My house in Bulgaria was always topsey turvey, but I did my best for Frau Friedrich. This is Europe, after all. I was so good I would finish before the four hours we had agreed upon were up. Or maybe it was because the cognac in that bottle was slowly disappearing. Nothing wrong with that: I’ve seen servants do it in the movies. But I worked so fast that problems started cropping up. For example, the Frau insisted that when I finished the work she gave me I should show creativity and clean some more, whereas my back was hurting and I wanted go home and lie down.
You don’t love this house, Frau Friedrich told me one day. And she was right. I hated the expensive stove, I hated the fake pigeons perched on the windowsill, I hated the parrot that kept tossing food on the floor as if on purpose after I’d mopped, I even hated little three year old Charlotte, who enjoyed scattering her toys and making me gather them. And I hated the glass of water the Frau would leave for me because physical labor makes you loose liquids… Just like Günter Walraff I hated the system from within. In the end I decided that it was better to be a misunderstood intellectual than a cleaning lady in the EU. And so we parted.
Soon after I left, a friend of mine, a Bulgarian married to a German, phoned and said they had hired a house keeper from Slovenia. Very nice, communicative, well behaved. But she finished her work quickly and wanted to leave early, my friend complained. This is the EU, after all! How can she think such a thing? my friend screamed. How can I make her love my house?
What can I tell you, I don’t know how to make someone love a foreign house.

This will be my simple answer:
Where the mighty Danube flows,
Where the Black Sea brightly dances
In the East and stormy grows.

 Ivan Vazov

European “Pleskavitza”

Our bus is leaving for Europe and we must be very careful.
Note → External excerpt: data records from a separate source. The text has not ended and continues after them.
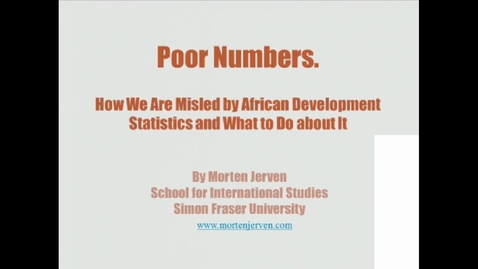 Thumbnail for entry Poor Numbers: How we are misled by African development statistics and what to do about it - Morton Jerven
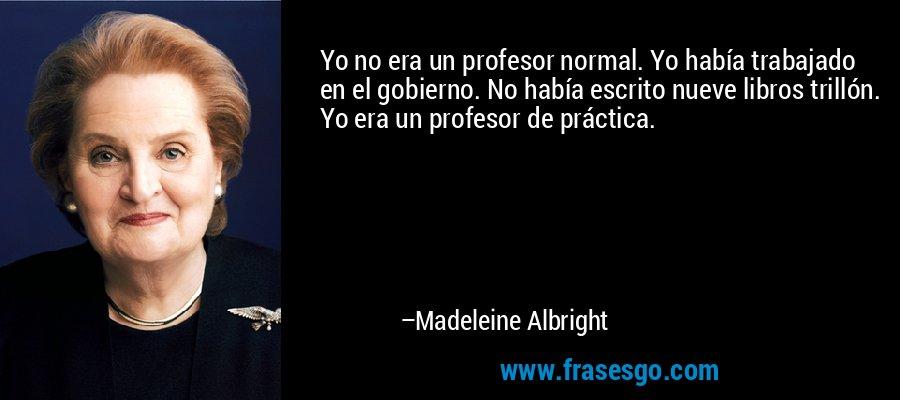 Yo no era un profesor normal. Yo había trabajado en el gobierno. No había escrito nueve libros trillón. Yo era un profesor de práctica. – Madeleine Albright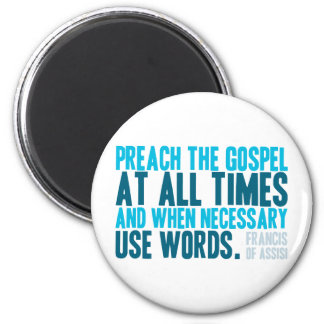 Preach The Gospel At All Times 2 Inch Round Magnet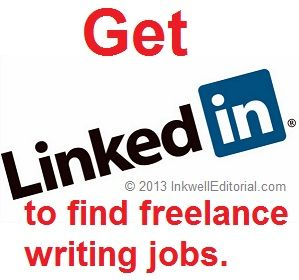 How To Get Freelance Writing Jobs Using Linkedin A Free Mini Tutorial Inkwell Editorial Writing Jobs Online Writing Jobs Writing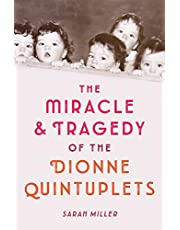 The Miracle & Tragedy of the Dionne Quintuplets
Especially now that there is so little time left to January 2007. The bus attendant is very careful too: he chooses his words carefully. The bus, he says, is equipped with a chemical toilet. However, it can only be used for pee. Because (at this point he pauses thoughtfully) whoever “drops a pear” - we hold our breaths - will turn the bus into a (pause)…” rose valley”. That’s right! The attendant is experienced: he has mastered the Europe-speak for sensitive issues.
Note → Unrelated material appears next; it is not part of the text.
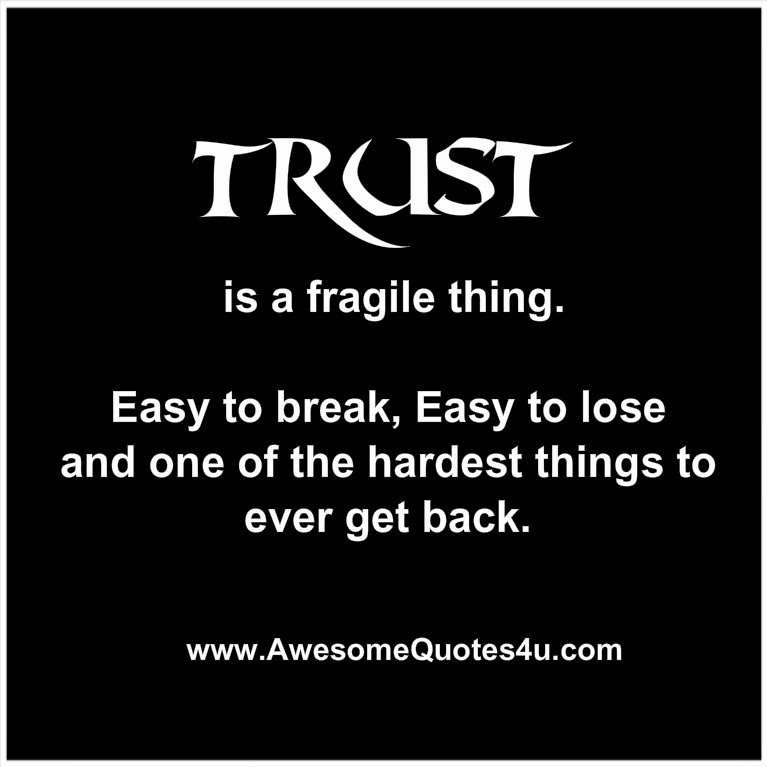 Trust Quotes: Awesome Quotes: Trust Is Such A Fragile Thing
Still, we feel embarrassed. At this moment none of us is intending “to drop a pear”, but merely by bringing up the possibility the attendant makes us all potentially guilty. He travels to Europe almost every day and understands where the mistrust towards us as a country comes from. The moment the Bulgarians enter EU, they “drop pears”. Totally indecent.
The attendant leaves us to digest the effect of his words, and we lower our eyes shyly as if a porno scene had come on the screen while we were watching a film with our parents. However, this assumption about our potential actions is only hearsay and even unreasonably suspicious. The truth could be different. After all, we have learned to hold back during the last fifteen years. In every way.
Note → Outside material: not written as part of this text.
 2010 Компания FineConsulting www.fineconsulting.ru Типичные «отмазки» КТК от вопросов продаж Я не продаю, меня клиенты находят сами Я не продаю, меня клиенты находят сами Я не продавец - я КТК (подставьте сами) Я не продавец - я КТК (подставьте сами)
Let’s take the boy next to me, for example. He is holding a small wallet in his sweaty hand, the kind you hang on your belt. Every once in a while, he opens it and counts the banknotes. He’s got a lot of money in it. I can see why he’s sweating. I bet he’s going to pick up a European car. Everybody knows that Europe’s jalopies are our dream cars. If we were friends, I would tell him that no matter what make he gets, it will react the same way to Bulgarian roads as Soviet cars used to. I know, because there is hardly a month when I don’t take my Citroen to be repaired. I have the feeling the sole goal in life of every Bulgarian mechanic is to reduce every European car to its Soviet counterpart. Only the can he feel his power over the automobile. “There isn’t a drop of French left in this car,” my mechanic bragged last time. And he was right. So whatever car you bring back, poor boy, you’ll still be driving a Moskvich. I even wonder whether our mayors have a Mephistophelian contract with the car service people. But I can’t tell this to the boy. So I let him count his money and keep dreaming.
I watch the Serbian roads. They don’t inspire trust. There is toll after toll, yet bump after bump. Their highway police is like ours: they sit in ambush waiting to slap steep fines on foreigners. For better or worse we turn out to be brothers, the Serbs and us. Waiting to use a service station toilet, the woman in front asks me for one lev or 50 cents. You’ve jacked up the prices, a regular passenger complains. Well, petrol has gone up, so everything goes up, the toilet attendant explains. Logical: if the price of petrol goes up, why shouldn’t other liquids follow suit?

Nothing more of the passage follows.